Beta-Blockers for Heart Disease

Medically reviewed by Alan Carter, PharmD on December 17, 2015Written by Robin Donovan


Beta-blockers are often prescribed for irregular heartbeats (arrhythmias), high blood pressure, and after heart attacks. They’re a class of medication used to block the effects of stress hormones like adrenaline (also called epinephrine) on the heart.

Less commonly, beta-blockers may be used to treat:

  • glaucoma
  • migraines
  • anxiety disorders
  • hyperthyroidism
  • tremors

Doctors typically turn to beta-blockers for high blood pressure when other medications like diuretics aren't working or have too many side effects. They may be used in combination with other blood pressure lowering medications such as ACE inhibitors or calcium channel blockers.

How Beta-Blockers Work

Beta-blockers are also called beta-adrenergic blocking substances due to the way they work in the body.

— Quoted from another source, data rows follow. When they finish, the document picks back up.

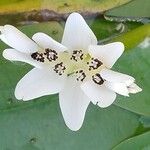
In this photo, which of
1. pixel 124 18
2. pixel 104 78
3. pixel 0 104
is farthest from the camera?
pixel 124 18

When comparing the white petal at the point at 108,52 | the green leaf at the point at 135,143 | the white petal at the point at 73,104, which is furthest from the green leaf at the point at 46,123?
the white petal at the point at 108,52

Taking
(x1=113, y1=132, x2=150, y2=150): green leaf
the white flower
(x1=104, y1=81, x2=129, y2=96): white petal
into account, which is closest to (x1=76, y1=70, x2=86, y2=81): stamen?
the white flower

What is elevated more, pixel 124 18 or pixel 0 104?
pixel 124 18

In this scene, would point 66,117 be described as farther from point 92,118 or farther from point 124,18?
point 124,18

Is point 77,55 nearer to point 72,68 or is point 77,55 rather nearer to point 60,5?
point 72,68

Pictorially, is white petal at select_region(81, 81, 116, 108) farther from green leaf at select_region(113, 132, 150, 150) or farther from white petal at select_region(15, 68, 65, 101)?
green leaf at select_region(113, 132, 150, 150)

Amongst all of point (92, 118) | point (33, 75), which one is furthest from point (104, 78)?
point (92, 118)
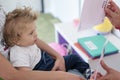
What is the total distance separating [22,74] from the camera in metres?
0.98

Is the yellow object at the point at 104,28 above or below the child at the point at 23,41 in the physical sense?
below

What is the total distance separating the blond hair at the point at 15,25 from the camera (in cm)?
109

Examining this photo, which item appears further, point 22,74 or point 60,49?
point 60,49

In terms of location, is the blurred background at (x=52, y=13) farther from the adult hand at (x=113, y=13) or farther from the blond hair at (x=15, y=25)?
the blond hair at (x=15, y=25)

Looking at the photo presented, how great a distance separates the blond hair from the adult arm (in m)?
0.15

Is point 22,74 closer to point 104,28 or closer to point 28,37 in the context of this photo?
point 28,37

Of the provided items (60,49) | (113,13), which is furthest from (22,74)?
(60,49)

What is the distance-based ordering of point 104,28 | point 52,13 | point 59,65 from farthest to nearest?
point 52,13, point 104,28, point 59,65

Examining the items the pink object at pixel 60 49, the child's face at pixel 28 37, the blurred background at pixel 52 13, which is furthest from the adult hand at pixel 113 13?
the blurred background at pixel 52 13

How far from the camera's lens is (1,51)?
3.49 ft

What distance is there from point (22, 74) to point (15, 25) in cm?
24

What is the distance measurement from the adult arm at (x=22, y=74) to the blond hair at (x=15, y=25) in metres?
0.15

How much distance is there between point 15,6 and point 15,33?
0.23 metres

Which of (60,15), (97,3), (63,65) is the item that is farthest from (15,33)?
(60,15)
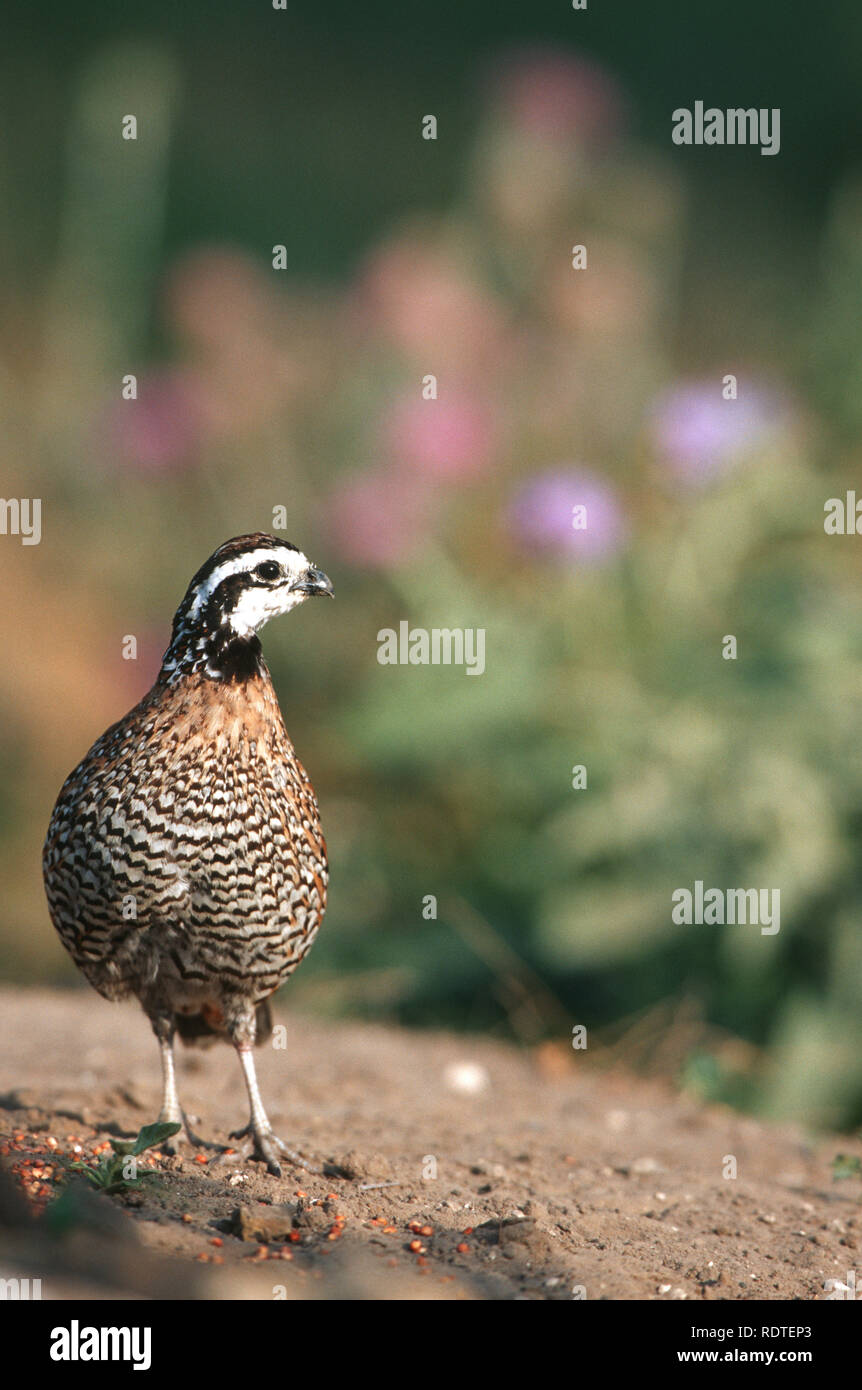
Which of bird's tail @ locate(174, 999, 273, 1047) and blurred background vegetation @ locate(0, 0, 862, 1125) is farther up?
blurred background vegetation @ locate(0, 0, 862, 1125)

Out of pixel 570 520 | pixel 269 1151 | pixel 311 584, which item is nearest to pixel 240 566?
pixel 311 584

Different types of beta-blockers work differently, but in general, these medications enhance the heart's ability to relax. Your heart will beat slower and less forcefully when beta-blockers are working. This can help to reduce blood pressure and alleviate irregular heart rhythms. Some beta-blockers only work on the heart itself, while others impact the heart and blood vessels.

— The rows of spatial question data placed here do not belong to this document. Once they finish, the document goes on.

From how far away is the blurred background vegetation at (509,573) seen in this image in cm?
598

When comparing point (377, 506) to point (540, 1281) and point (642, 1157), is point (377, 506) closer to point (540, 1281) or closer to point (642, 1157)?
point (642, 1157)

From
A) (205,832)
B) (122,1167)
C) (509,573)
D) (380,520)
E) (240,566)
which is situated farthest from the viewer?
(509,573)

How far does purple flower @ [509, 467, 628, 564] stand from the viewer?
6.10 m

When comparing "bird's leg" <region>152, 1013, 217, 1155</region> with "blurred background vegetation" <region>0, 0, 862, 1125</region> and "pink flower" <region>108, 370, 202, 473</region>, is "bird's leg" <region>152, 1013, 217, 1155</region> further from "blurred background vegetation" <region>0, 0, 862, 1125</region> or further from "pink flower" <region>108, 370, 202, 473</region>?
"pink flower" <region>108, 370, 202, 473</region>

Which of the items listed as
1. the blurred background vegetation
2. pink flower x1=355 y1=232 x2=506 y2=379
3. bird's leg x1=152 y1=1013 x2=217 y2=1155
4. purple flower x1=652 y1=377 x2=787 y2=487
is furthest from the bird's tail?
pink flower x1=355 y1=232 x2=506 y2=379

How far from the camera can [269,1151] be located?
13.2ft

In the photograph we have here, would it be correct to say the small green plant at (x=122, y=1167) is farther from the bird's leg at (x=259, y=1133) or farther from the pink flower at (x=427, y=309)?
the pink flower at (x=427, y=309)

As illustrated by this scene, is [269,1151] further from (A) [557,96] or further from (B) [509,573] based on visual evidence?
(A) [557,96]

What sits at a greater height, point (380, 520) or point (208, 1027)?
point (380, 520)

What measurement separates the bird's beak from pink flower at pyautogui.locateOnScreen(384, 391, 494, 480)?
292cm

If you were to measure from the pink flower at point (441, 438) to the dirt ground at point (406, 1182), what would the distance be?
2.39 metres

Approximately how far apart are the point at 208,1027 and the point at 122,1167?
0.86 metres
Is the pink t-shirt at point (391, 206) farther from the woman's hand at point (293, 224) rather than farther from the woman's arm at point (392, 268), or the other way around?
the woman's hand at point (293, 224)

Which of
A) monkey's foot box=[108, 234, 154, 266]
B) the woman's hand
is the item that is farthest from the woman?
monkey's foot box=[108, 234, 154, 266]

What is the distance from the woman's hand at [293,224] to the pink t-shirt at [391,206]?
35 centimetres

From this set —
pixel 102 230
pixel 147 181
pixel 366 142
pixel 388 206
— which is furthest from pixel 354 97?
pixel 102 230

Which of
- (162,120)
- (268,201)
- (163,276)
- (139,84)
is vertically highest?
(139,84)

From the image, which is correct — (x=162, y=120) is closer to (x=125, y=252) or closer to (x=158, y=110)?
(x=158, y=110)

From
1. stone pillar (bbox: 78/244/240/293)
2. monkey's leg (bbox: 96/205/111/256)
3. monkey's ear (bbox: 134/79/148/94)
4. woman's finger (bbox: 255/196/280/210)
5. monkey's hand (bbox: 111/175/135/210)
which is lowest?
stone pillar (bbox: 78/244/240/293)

Your doctor may prescribe beta-blockers even if you have few symptoms of heart problems or heart failure. These medications can actually improve the heart's ability to beat. Commonly prescribed beta-blockers include:

The Benefits of Beta-Blockers

Beta-blockers have been shown to have some positive health effects outside of helping the heart. For example, they protect bones by preventing the kidneys from excreting calcium into urine. These drugs block stress hormones that could otherwise cause thinning over time.

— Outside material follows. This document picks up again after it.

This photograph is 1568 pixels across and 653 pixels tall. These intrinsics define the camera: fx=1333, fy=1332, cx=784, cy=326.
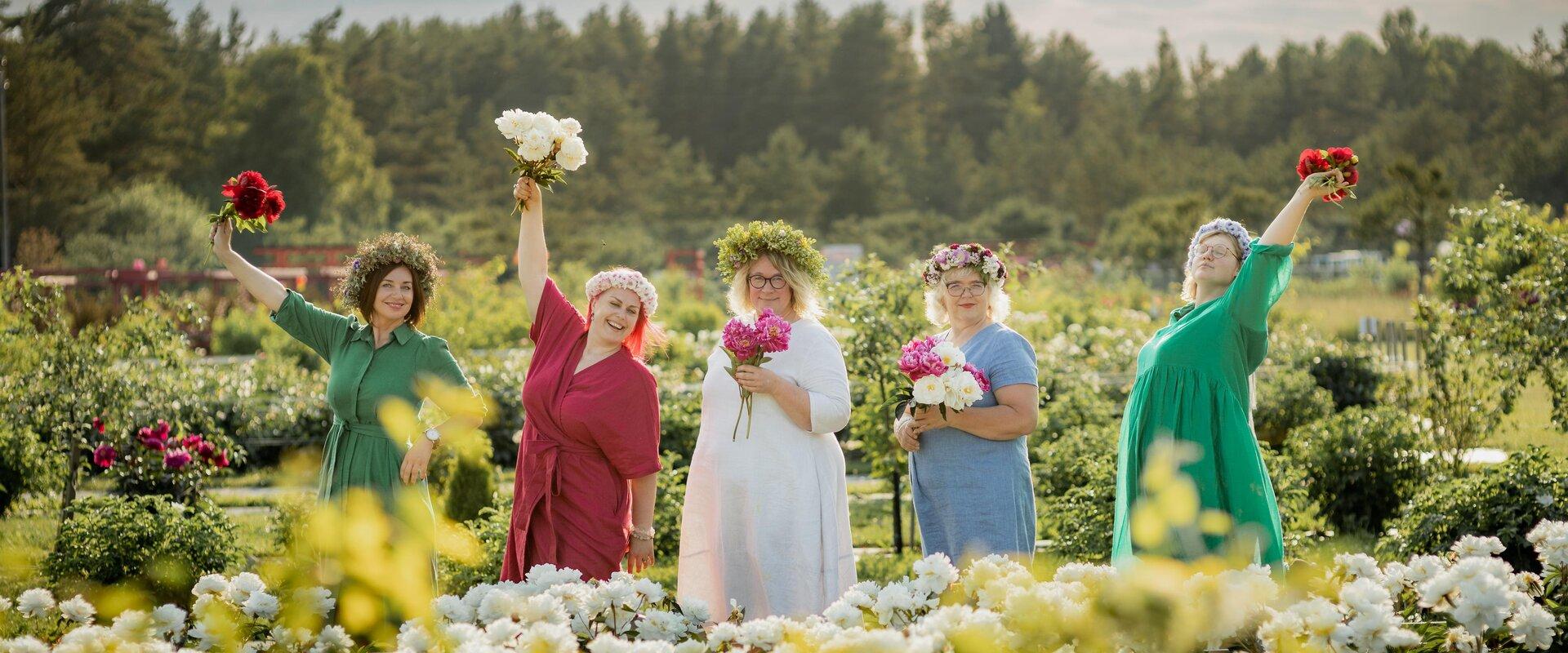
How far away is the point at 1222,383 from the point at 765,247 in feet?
5.06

Beta-blockers aren’t a first line of treatment for thinning bones or osteoporosis. Stronger bones just may be an extra benefit of taking these medications.

Side Effects and Risks of Beta-Blockers

People with asthma typically shouldn’t take beta-blockers since they can trigger asthma attacks. Because beta-blockers may affect the control of blood sugar, they’re usually not recommended for people with diabetes.

Side effects of these medications can vary. Many people will experience:

  • fatigue
  • cold hands
  • headache
  • digestive problems
  • constipation
  • diarrhea
  • dizziness

Rarely, you may experience:

  • shortness of breath
  • trouble sleeping
  • decreased libido
  • depression

If you accidentally take a larger dose than recommended, you may experience:

  • difficulty breathing
  • changes in vision
  • dizziness
  • irregular heartbeats
  • confusion

If you know that an overdose has occurred, call your doctor or local poison control center.

Some of the older beta-blockers — like atenolol and metaprolol — have been reported to cause an average weight gain of 4 pounds. Fluid retention and accompanying weight gain can be signs of heart failure or worsening heart failure. Be sure to let your doctor know if you gain more than 3 to 4 pounds or if your symptoms worsen.

You also may notice some changes in the way your heart works during day-to-day life. For example, beta-blockers prevent spikes in heart rate. You may notice that your heart rate doesn’t climb as high as it normally would during exercise.

Speak with your doctor if you're concerned about your workouts while taking this medication. They may recommend a stress test to determine your target heart rate during cardio and how hard you feel you’re working during a workout (rate of perceived exertion).

Taking Your Medication

Beta-blockers are often taken with meals, though they’ll come with special instructions. Take your medication as prescribed. Consult your doctor if you’re having side effects and don’t stop taking the medication without your doctor’s consent.